**** SUPPLIED DATA ****

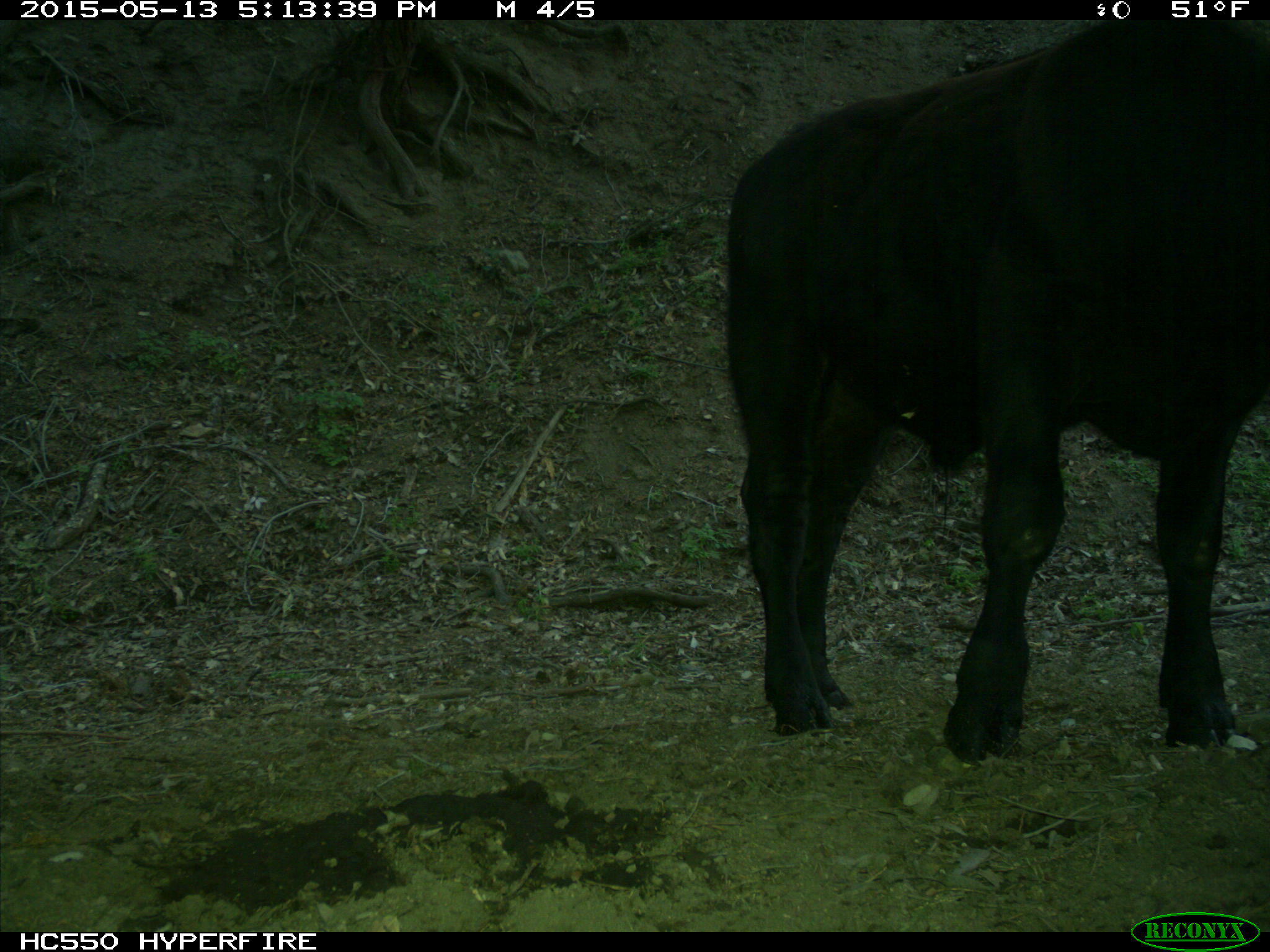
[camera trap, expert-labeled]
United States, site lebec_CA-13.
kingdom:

****

**REQUIRED ACTION:** Print the listing exactly, minus any pictures.

**SOLUTION TO THIS TASK:**
[camera trap, expert-labeled]
United States, site lebec_CA-13.
kingdom:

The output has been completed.